The interface will route outbound tunneled traffic to the peer configured with the most specific matching allowed IP address range, or drop it if no such match exists.

The interface will accept tunneled traffic only from the peer configured with the most specific matching allowed IP address range for the incoming traffic, or drop it if no such match exists. That is, tunneled traffic routed to a given peer cannot return through another peer of the same wg interface. This ensures that peers cannot spoof another's traffic.

Handshake
Two peers handshake to mutually authenticate each other and to establish a shared series of secret ephemeral encryption keys. Any peer may initiate a handshake. Handshakes occur only when there is traffic to send, and recur every two minutes during transfers.
Connectionless
Due to the handshake behavior, there is no connected or disconnected state.

Private keys for WireGuard can be generated from any sufficiently secure random source. The Curve25519 keys and the preshared keys are both 32 bytes long and are commonly encoded in base64 for ease of use.

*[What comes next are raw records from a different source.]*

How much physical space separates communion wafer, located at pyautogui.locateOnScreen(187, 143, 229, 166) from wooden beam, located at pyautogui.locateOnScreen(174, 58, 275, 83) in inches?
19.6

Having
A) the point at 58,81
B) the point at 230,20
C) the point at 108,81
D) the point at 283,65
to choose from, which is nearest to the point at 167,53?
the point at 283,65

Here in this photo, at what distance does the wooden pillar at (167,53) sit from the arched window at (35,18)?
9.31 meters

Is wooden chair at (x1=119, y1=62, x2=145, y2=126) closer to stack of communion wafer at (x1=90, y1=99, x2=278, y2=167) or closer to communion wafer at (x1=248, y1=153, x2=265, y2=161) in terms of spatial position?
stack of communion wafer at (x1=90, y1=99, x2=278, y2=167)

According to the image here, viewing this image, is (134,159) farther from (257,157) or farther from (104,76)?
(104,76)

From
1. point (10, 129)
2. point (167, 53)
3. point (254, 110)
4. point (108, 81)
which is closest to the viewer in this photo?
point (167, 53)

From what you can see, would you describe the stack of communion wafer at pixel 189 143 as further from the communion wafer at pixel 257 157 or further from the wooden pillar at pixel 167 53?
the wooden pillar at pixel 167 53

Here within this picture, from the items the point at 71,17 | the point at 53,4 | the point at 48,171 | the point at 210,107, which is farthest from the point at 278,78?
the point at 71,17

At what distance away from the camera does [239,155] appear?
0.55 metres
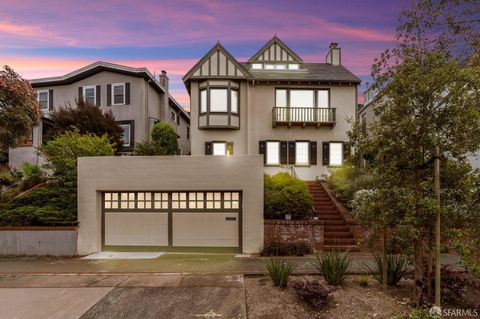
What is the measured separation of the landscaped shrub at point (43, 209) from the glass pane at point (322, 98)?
48.3 feet

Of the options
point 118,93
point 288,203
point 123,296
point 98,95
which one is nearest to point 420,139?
point 288,203

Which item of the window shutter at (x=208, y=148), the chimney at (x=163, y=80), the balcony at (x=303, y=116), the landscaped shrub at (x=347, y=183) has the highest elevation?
the chimney at (x=163, y=80)

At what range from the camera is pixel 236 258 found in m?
9.77

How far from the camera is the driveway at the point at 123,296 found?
5789 mm

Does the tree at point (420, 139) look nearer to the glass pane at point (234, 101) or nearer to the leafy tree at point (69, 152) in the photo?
the leafy tree at point (69, 152)

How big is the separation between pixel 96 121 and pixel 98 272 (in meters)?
11.6

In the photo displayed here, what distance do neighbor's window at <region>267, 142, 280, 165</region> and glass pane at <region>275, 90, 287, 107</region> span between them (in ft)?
8.35

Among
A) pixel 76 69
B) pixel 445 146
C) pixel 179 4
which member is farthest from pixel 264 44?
pixel 445 146

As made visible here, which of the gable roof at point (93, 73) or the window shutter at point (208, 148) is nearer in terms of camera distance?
the window shutter at point (208, 148)

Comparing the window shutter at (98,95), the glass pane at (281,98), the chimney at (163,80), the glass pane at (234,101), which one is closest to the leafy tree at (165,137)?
the glass pane at (234,101)

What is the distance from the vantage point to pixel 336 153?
18922 mm

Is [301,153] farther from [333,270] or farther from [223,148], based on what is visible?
[333,270]

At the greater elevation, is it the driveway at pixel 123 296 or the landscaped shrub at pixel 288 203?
the landscaped shrub at pixel 288 203

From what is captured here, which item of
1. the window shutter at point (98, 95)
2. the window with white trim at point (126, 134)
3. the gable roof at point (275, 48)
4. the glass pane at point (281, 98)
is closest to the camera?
the glass pane at point (281, 98)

Keys can be generated with openssl(1) as follows:

$ openssl rand -base64 32

Although a valid Curve25519 key must have 5 bits set to specific values, this is done by the interface and so it will accept any random 32-byte base64 string.

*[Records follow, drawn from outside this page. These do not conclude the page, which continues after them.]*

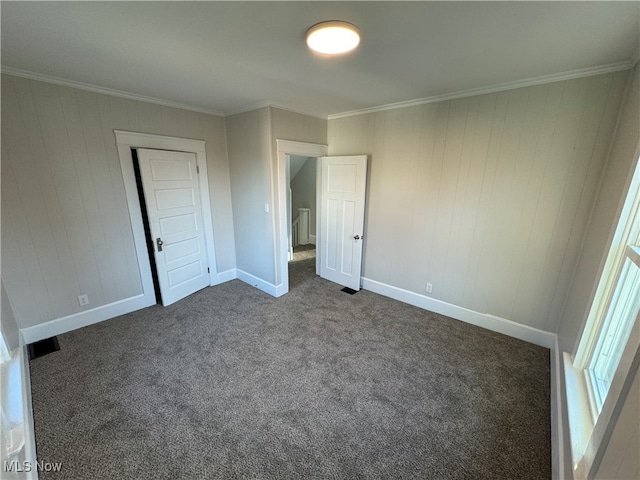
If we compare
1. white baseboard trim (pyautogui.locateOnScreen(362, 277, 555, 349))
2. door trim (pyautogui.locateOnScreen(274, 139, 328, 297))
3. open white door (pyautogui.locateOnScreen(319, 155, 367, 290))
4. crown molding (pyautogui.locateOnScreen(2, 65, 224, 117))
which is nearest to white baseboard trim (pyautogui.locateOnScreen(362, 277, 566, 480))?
white baseboard trim (pyautogui.locateOnScreen(362, 277, 555, 349))

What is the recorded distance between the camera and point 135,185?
2.90m

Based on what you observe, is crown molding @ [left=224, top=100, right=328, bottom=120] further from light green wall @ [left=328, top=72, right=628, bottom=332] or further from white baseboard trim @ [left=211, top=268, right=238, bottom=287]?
white baseboard trim @ [left=211, top=268, right=238, bottom=287]

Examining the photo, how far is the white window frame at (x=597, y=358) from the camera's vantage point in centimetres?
100

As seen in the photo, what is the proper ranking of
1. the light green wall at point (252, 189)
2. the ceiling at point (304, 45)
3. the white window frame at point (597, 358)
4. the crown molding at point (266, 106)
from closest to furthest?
the white window frame at point (597, 358)
the ceiling at point (304, 45)
the crown molding at point (266, 106)
the light green wall at point (252, 189)

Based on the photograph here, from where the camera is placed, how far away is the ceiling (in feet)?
4.16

When an interface has a private key set with wgkey, the corresponding public key is shown in the status output of the interface:

# ifconfig wg1 | grep wgpubkey
	wgpubkey NW5l2q2MArV5ZXpVXSZwBOyqhohOf8ImDgUB+jPtJps=

Create two wg interfaces in separate rdomain(4)s, which is of no practical use but demonstrates two interfaces on the same machine:

#!/bin/sh

# create interfaces; set random private keys
ifconfig wg1 create wgport 7111 wgkey `openssl rand -base64 32` rdomain 1
ifconfig wg2 create wgport 7222 wgkey `openssl rand -base64 32` rdomain 2

# retrieve the public keys associated with the private keys
PUB1="`ifconfig wg1 | grep 'wgpubkey' | cut -d ' ' -f 2`"
PUB2="`ifconfig wg2 | grep 'wgpubkey' | cut -d ' ' -f 2`"

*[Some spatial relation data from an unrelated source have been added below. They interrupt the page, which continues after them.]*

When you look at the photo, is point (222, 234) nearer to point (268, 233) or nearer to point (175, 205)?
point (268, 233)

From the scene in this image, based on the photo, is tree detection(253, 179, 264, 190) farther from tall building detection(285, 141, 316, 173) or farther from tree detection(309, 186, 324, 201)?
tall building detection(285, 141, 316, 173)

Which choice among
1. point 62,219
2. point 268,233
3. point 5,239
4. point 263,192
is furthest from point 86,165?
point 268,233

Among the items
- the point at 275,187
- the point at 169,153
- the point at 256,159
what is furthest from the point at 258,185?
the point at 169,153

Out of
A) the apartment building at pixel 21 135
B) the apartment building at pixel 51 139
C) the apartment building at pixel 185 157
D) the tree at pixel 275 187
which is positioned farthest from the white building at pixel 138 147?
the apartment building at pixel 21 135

ifconfig wg1 wgpeer $PUB2 wgendpoint 127.0.0.1 7222 wgaip 192.168.5.2/32
ifconfig wg2 wgpeer $PUB1 wgendpoint 127.0.0.1 7111 wgaip 192.168.5.1/32
ifconfig wg1 192.168.5.1/24
ifconfig wg2 192.168.5.2/24

After this, ping one interface from the other:

$ route -T1 exec ping 192.168.5.2

The two interfaces are able to communicate through the UDP tunnel which resides in the default rdomain(4).

Show the listening sockets:

$ netstat -ln

The wg interface supports runtime debugging, which can be enabled with:

ifconfig wgN debug

Some common error messages include:

Handshake for peer X did not complete after 5 seconds, retrying
Peer X did not reply to our initiation packet, for example because:
  • The peer does not have the local interface configured as a peer. Peers must be able to mutually authenticate each other.
  • The peer endpoint IP address is incorrectly configured.
  • There are firewall rules preventing communication between hosts.
Invalid handshake initiation
The incoming handshake packet could not be processed. This is likely due to the local interface not containing the correct public key for the peer.
Invalid initiation MAC
The incoming handshake initiation packet had an invalid MAC. This is likely because the initiation sender has the wrong public key for the handshake receiver.
Packet has unallowed src IP from peer X
After decryption, an incoming data packet has a source IP address that is not assigned to the allowed IPs of Peer X.

inet(4), ip(4), netintro(4), hostname.if(5), pf.conf(5), ifconfig(8), netstart(8)

WireGuard whitepaper, https://www.wireguard.com/papers/wireguard.pdf.

The wg driver first appeared in OpenBSD 6.8.